# [WORK TO BE COMPLETED]
Word for word, copy the records and drop the pictures.
<<<<
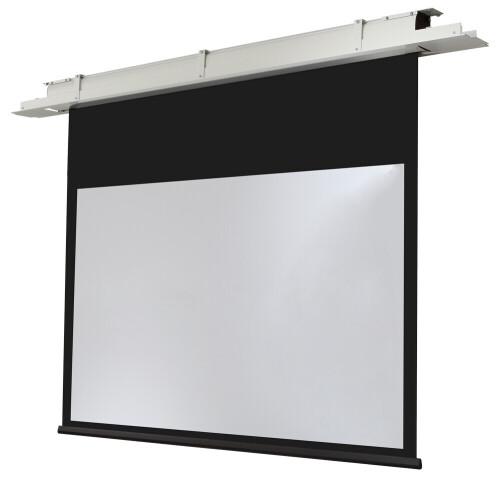 celexon ceiling recessed electric screen Expert 180 x 112 cm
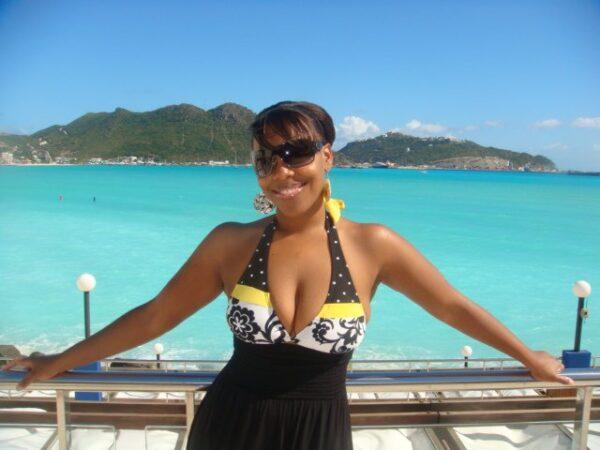 Saint Maarten (58)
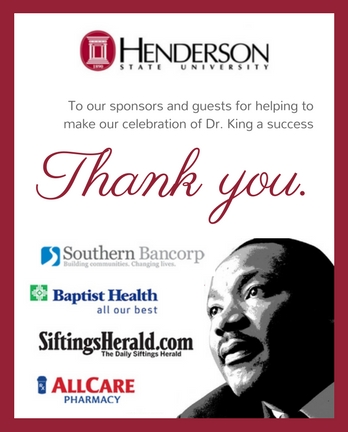 Henderson State extends a warm thank you to our sponsors and guests!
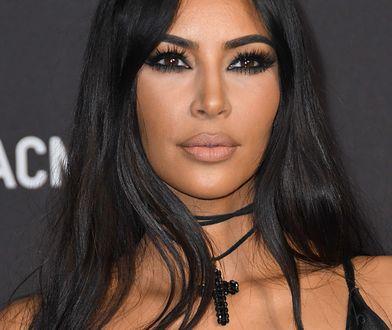 Kim Kardashian ma 38 lat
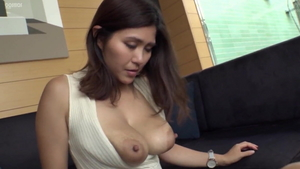 Rough hard fucking in company with stepmom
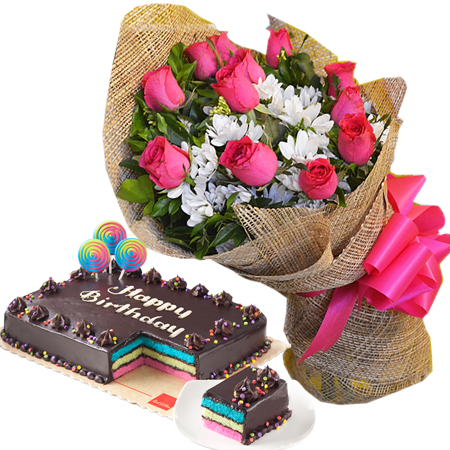 Delivery 12 Red Roses With Rainbow Dedication Cake 8x12 Regular By Ribbon In Philippines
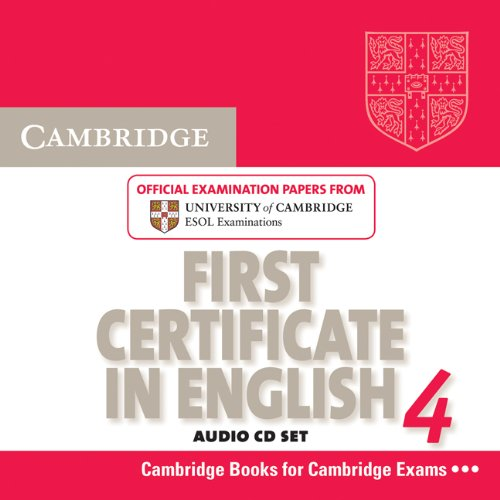 Cambridge First Certificate in English 4 for Updated Exam Audio CDs (2)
>>>>
# [ANSWER AREA]
 celexon ceiling recessed electric screen Expert 180 x 112 cm
 Saint Maarten (58)
 Henderson State extends a warm thank you to our sponsors and guests!
 Kim Kardashian ma 38 lat
 Rough hard fucking in company with stepmom
 Delivery 12 Red Roses With Rainbow Dedication Cake 8x12 Regular By Ribbon In Philippines
 Cambridge First Certificate in English 4 for Updated Exam Audio CDs (2)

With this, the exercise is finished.